• Available records
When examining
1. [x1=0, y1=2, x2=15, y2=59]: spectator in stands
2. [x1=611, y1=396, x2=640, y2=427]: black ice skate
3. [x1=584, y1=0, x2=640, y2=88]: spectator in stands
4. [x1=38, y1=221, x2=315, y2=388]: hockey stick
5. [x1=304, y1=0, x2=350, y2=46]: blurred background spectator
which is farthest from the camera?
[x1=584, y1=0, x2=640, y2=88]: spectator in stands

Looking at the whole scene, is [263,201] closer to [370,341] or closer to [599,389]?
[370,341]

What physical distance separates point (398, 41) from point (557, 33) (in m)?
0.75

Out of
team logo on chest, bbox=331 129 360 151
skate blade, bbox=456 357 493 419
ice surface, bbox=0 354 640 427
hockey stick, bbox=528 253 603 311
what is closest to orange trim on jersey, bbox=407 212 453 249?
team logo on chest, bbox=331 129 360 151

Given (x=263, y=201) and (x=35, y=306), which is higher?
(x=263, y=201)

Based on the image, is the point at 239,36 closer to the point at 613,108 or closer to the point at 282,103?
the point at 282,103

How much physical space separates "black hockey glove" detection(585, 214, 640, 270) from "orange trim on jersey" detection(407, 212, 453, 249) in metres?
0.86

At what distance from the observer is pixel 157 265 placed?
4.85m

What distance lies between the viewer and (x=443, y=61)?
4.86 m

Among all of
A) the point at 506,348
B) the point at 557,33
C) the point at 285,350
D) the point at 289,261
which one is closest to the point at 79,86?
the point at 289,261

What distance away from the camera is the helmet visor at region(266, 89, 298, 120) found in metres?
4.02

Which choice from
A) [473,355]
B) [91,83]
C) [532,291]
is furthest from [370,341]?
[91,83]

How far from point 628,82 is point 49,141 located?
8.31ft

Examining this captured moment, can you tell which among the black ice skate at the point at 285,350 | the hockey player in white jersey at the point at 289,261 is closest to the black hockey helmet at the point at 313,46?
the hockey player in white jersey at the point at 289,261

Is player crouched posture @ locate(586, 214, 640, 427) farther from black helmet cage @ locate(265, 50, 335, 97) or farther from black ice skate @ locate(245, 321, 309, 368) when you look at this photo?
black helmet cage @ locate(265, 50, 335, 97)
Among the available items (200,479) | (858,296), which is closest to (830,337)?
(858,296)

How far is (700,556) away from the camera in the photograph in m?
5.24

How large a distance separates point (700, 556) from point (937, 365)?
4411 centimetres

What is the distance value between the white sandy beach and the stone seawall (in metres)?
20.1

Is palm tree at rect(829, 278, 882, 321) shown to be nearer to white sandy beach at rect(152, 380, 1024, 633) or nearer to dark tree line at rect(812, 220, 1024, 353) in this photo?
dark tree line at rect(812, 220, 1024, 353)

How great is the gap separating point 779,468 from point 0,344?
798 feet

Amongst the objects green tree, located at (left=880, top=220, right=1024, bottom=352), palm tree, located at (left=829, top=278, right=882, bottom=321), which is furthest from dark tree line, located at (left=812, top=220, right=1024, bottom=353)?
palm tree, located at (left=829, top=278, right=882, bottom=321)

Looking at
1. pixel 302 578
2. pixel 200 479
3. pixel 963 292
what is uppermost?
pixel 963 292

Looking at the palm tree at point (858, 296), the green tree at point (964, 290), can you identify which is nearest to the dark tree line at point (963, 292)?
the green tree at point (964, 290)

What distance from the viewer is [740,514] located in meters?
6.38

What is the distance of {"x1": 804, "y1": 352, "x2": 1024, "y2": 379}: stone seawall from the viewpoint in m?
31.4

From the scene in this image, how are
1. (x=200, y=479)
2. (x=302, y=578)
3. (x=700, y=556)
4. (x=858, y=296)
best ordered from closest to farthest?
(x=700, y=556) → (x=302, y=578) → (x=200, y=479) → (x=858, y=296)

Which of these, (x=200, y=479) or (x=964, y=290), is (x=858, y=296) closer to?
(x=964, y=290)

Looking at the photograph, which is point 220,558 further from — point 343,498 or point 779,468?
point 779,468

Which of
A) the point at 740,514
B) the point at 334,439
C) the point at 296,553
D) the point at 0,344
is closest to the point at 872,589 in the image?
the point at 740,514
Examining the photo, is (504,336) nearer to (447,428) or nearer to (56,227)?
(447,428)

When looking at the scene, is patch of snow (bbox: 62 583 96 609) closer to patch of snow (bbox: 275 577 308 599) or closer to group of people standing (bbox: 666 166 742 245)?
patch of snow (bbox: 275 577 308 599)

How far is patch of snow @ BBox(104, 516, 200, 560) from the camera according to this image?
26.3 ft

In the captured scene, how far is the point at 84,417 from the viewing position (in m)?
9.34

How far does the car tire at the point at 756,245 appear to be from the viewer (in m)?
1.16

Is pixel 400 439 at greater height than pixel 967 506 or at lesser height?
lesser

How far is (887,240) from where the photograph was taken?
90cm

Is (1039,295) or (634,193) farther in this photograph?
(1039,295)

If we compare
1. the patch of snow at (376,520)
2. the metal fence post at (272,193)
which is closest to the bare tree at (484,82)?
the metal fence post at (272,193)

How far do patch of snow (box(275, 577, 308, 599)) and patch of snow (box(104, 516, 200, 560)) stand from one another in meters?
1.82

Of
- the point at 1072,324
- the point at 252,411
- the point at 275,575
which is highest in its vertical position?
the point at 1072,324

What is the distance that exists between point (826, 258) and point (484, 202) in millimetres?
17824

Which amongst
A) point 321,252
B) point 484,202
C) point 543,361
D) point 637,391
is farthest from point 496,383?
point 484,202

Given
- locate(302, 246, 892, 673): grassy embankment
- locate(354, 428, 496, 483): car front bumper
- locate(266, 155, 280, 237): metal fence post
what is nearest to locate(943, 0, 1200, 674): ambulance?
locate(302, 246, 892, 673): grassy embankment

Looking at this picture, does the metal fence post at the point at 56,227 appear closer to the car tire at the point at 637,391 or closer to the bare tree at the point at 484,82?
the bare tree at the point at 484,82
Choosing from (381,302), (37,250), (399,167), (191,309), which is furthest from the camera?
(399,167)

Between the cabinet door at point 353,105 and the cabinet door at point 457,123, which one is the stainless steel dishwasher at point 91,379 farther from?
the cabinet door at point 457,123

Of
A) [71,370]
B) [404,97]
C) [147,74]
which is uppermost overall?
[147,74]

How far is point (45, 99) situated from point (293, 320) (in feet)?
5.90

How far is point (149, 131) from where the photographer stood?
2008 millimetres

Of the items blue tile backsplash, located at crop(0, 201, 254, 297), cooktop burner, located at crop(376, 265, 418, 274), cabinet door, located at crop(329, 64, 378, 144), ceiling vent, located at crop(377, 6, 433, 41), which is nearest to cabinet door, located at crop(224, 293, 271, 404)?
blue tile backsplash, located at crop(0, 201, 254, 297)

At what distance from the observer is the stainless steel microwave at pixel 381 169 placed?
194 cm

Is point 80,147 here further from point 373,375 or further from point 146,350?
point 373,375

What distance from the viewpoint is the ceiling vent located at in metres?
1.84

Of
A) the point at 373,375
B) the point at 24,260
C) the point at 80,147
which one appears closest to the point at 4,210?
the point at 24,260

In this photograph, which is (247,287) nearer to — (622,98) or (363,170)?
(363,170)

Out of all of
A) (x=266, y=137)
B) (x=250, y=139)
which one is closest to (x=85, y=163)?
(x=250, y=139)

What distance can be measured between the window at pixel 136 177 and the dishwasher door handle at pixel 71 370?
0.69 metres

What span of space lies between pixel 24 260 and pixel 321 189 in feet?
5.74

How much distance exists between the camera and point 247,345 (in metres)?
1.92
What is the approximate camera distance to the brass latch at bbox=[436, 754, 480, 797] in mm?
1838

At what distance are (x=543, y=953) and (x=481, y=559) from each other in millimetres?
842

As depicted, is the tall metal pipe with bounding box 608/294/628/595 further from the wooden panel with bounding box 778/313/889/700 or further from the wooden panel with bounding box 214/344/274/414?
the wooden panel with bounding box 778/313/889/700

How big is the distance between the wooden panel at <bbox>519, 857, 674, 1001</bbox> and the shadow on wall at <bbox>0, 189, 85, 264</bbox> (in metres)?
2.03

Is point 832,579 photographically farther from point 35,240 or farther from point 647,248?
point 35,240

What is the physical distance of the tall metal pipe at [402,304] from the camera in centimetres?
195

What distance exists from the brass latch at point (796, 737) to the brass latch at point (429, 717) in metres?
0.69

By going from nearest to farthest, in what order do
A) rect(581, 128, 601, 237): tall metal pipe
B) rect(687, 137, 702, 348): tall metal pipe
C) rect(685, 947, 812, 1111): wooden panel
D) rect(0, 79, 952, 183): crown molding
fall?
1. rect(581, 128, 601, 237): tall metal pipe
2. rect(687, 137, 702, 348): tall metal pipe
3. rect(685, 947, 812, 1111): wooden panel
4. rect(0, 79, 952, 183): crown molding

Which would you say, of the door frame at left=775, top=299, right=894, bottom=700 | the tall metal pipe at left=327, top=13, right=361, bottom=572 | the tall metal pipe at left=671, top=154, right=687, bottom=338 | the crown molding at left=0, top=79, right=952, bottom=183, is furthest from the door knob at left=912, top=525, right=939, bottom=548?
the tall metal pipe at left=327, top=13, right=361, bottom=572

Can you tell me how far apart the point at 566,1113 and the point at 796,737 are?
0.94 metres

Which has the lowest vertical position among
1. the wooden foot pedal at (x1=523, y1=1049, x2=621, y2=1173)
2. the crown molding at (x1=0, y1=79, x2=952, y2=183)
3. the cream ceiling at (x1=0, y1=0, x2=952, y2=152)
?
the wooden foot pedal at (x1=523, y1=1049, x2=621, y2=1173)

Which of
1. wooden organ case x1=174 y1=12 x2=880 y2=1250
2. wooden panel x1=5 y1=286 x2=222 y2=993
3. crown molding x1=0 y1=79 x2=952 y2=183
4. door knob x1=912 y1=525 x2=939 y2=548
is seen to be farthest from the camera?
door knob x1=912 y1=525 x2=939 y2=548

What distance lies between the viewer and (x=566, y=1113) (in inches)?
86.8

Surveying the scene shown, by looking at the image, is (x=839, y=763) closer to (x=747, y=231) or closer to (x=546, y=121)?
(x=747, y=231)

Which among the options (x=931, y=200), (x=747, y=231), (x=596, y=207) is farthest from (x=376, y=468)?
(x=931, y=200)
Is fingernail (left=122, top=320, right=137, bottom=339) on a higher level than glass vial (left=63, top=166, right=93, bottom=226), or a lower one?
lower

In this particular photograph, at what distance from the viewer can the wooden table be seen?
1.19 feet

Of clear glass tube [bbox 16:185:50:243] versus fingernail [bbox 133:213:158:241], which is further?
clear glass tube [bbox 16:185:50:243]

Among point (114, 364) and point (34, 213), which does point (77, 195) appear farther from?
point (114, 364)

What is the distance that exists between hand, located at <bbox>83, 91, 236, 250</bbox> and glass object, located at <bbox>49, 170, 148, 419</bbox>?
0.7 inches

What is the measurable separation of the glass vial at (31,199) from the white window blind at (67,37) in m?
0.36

• Exercise details
Print the lines exactly as they appear above, starting with the line containing "What distance from the viewer is" and continuing through the line containing "(x=700, y=556) →".

• Solution to this exercise
What distance from the viewer is [740,514] located in meters?
6.38

What is the distance of {"x1": 804, "y1": 352, "x2": 1024, "y2": 379}: stone seawall from the viewpoint in m?
31.4

From the scene in this image, how are
1. (x=200, y=479)
2. (x=302, y=578)
3. (x=700, y=556)
4. (x=858, y=296)
best ordered from closest to farthest?
(x=700, y=556) → (x=302, y=578) → (x=200, y=479) → (x=858, y=296)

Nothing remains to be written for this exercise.